Top of Record excerpts
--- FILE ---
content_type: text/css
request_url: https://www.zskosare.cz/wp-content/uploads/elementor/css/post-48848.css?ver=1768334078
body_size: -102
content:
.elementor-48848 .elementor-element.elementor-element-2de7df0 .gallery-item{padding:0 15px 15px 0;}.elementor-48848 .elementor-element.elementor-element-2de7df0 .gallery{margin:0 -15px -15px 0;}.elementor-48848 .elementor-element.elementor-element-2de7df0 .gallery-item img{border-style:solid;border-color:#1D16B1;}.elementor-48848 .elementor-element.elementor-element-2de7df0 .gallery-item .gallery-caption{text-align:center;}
Bottom of Record excerpts
Top of Record excerpts
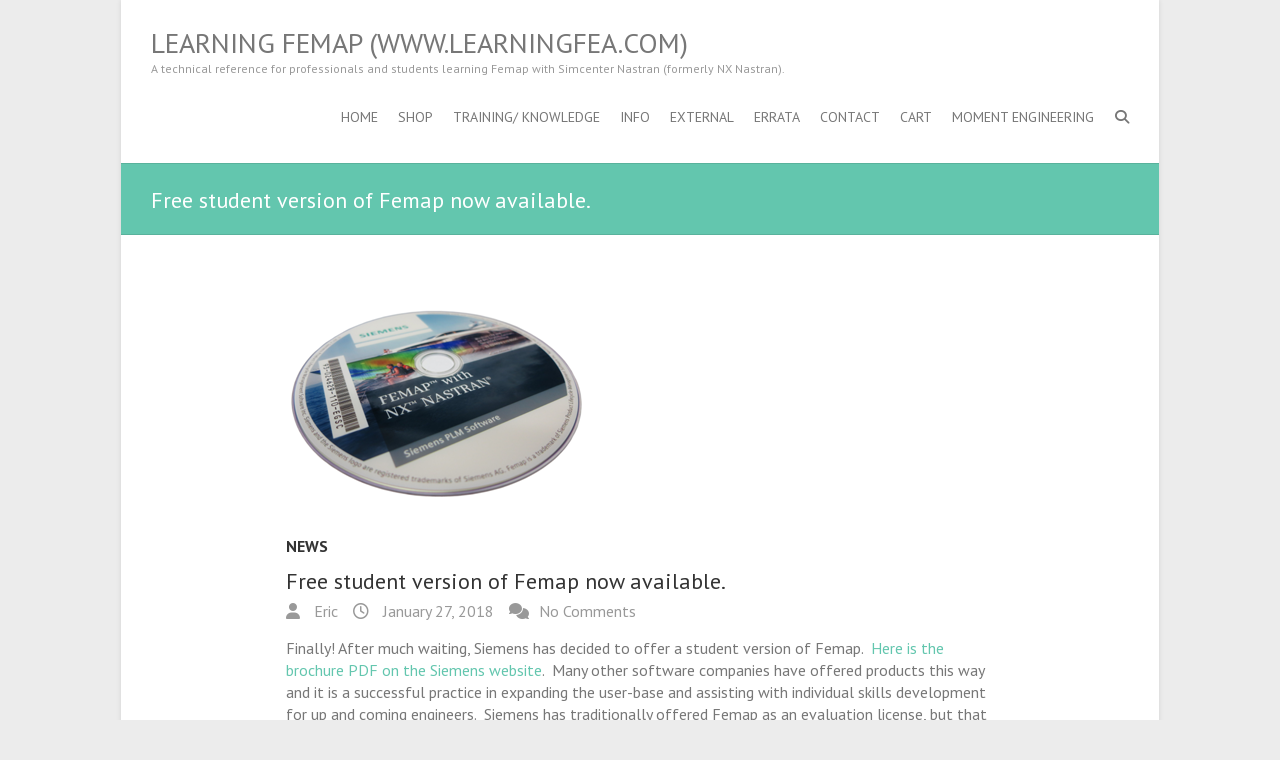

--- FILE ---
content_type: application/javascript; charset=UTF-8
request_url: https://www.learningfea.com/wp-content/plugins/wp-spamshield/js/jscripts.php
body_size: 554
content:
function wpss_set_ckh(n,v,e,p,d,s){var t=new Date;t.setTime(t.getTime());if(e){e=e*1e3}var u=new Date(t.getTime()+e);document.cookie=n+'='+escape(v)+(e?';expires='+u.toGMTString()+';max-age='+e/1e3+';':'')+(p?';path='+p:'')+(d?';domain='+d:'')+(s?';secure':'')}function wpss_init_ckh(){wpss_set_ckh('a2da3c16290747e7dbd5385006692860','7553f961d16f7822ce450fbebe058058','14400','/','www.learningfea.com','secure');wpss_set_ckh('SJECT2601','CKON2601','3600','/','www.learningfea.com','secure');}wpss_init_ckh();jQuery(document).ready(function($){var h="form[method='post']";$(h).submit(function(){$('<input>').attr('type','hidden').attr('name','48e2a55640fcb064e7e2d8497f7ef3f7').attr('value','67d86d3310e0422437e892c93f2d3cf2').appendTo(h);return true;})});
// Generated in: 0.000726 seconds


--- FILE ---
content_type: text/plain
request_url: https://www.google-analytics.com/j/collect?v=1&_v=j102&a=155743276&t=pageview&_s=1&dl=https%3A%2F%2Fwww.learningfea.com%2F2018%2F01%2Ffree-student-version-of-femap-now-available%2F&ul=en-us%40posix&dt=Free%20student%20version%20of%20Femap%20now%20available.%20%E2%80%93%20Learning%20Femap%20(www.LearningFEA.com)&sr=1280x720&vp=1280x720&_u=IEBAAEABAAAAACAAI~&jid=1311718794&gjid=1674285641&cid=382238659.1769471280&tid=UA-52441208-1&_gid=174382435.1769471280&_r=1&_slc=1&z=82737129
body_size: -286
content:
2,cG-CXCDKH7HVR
Bottom of Record excerpts
▶ _What the task asks_
Take from the listing above each line in which the string "post" is found.

▶ _Solution for this task_
request_url: https://www.zskosare.cz/wp-content/uploads/elementor/css/post-48848.css?ver=1768334078
function wpss_set_ckh(n,v,e,p,d,s){var t=new Date;t.setTime(t.getTime());if(e){e=e*1e3}var u=new Date(t.getTime()+e);document.cookie=n+'='+escape(v)+(e?';expires='+u.toGMTString()+';max-age='+e/1e3+';':'')+(p?';path='+p:'')+(d?';domain='+d:'')+(s?';secure':'')}function wpss_init_ckh(){wpss_set_ckh('a2da3c16290747e7dbd5385006692860','7553f961d16f7822ce450fbebe058058','14400','/','www.learningfea.com','secure');wpss_set_ckh('SJECT2601','CKON2601','3600','/','www.learningfea.com','secure');}wpss_init_ckh();jQuery(document).ready(function($){var h="form[method='post']";$(h).submit(function(){$('<input>').attr('type','hidden').attr('name','48e2a55640fcb064e7e2d8497f7ef3f7').attr('value','67d86d3310e0422437e892c93f2d3cf2').appendTo(h);return true;})});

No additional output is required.